Выйдя в синей полутьме по скрипучему жесткому снегу на набережную Фонтанки, я повернул направо, вспоминая, каков с виду нужный мне дом. Я был здесь единственный раз, на правах совладельца, три года назад, накануне вселения отчима, был из чистого любопытства и из целей знакомства с дворничихой.

Над Фонтанкой светлело, время шло к девяти часам, и мной начинало овладевать обманчивое ощущение, что с рассветом на улице холодает.

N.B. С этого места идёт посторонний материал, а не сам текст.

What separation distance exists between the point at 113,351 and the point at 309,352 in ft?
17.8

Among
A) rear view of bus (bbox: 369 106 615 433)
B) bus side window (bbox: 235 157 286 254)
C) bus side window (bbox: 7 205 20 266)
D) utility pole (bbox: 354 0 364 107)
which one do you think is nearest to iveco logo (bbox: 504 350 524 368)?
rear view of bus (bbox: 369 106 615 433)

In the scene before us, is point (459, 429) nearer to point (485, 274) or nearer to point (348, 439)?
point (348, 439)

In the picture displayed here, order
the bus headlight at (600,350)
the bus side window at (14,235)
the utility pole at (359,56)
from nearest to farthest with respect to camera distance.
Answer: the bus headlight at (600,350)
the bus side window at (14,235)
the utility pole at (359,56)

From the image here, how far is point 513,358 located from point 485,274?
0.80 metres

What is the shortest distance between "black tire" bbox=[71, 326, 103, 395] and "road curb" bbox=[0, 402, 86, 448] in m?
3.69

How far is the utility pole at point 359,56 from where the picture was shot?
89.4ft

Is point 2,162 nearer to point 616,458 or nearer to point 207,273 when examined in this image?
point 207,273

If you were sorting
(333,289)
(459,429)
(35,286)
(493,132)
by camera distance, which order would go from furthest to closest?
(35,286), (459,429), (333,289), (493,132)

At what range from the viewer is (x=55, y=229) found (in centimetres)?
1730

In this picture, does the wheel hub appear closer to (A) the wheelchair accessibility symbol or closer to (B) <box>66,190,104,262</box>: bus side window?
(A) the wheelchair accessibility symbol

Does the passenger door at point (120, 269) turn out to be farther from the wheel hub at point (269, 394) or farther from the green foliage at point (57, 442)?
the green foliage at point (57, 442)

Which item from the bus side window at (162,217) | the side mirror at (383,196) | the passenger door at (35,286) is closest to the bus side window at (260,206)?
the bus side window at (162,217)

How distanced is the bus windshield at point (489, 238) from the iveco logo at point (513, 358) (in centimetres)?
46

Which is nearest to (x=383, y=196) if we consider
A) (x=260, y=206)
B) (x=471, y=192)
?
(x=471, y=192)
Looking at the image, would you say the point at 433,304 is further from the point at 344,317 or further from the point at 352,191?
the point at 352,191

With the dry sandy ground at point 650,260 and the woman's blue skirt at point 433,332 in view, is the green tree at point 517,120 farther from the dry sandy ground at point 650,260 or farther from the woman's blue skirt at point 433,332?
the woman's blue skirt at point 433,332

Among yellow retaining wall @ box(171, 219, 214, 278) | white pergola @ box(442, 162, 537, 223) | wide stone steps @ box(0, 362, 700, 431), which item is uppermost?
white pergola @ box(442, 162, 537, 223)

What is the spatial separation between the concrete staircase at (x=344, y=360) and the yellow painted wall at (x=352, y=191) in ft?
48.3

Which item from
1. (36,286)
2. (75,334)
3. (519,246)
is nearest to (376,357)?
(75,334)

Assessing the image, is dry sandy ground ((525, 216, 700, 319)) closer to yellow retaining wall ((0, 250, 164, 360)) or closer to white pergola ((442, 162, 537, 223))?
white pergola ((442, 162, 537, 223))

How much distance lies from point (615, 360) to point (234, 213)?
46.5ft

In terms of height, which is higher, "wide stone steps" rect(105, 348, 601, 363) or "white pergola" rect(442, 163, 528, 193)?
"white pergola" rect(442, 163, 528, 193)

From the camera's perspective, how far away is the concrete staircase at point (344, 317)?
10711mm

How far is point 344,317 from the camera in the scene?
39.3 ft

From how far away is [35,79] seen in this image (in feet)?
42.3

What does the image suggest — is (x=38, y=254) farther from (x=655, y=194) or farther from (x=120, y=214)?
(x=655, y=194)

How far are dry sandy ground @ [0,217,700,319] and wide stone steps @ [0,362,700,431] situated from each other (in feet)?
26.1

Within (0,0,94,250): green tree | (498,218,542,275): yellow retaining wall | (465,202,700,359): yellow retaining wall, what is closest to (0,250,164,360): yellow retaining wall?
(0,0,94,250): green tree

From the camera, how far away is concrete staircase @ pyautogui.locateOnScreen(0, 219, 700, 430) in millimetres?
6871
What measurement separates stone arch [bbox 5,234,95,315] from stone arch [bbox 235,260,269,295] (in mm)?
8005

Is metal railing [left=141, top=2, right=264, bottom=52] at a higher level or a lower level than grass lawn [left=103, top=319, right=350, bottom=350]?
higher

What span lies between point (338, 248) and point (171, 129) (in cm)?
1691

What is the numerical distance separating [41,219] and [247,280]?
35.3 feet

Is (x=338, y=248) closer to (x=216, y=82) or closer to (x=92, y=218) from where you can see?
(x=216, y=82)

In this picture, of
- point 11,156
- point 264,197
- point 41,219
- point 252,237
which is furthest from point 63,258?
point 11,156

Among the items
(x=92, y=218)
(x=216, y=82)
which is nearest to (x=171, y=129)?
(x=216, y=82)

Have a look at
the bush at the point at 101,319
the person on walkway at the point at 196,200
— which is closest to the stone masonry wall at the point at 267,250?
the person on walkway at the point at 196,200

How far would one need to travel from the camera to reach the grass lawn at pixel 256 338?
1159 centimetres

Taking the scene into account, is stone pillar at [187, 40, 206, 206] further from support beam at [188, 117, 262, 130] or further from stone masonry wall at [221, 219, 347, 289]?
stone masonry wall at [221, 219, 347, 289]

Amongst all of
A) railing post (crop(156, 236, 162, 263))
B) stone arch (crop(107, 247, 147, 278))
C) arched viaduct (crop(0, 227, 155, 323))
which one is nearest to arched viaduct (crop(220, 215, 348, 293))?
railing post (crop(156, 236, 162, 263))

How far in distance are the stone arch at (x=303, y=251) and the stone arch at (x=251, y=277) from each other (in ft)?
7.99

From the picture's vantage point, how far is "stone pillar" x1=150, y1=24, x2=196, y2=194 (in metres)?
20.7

На другом берегу, за стынущими в полутьме синими, голубыми деревьями, горел всеми окнами широко раскинувшийся над набережной и украшенный колоннадой заснеженный, заиндевевший фасад здания Военно-медицинской академии, В окнах горел яркий казенный свет, только окна перевязочных, где работа еще не началась, светили фиолетовым бактерицидом. Больницы пробуждаются, как казармы, почти по барабану. Вихрем промчались сестры - и сдали дежурство, поспешили домой, в магазины, за кефиром и колбасой. По желтым неряшливым коридорам клиник потянулся болезный народ: курить, кашлять, глотать таблетки, мелко ссориться в умывальнике, занимать в столовой места, чтобы первым съесть кашу и желтый хлеб с белым маслом и после ждать неизвестно чего; ожидания и прогулки по лестницам и коридорам, процедуры, боль, зимняя духота, запах больницы, заклеенные наглухо рамы, в которые все же сквозит ужасно, и бесконечная значимость всяческой мелочи: как улыбнулся врач, какая дежурит сестра, пересохшие сигареты, глухая выматывающая вражда с человеком из пятой палаты, и весь этот вздор обсуждается и разносится, пока не утрачивает всякий смысл и не обретает замкнутость и величие целого мира, мир внешний гаснет и отступает и погружается в никуда, и этим для долгосрочных своих пациентов больницы разительно схожи с тюрьмой.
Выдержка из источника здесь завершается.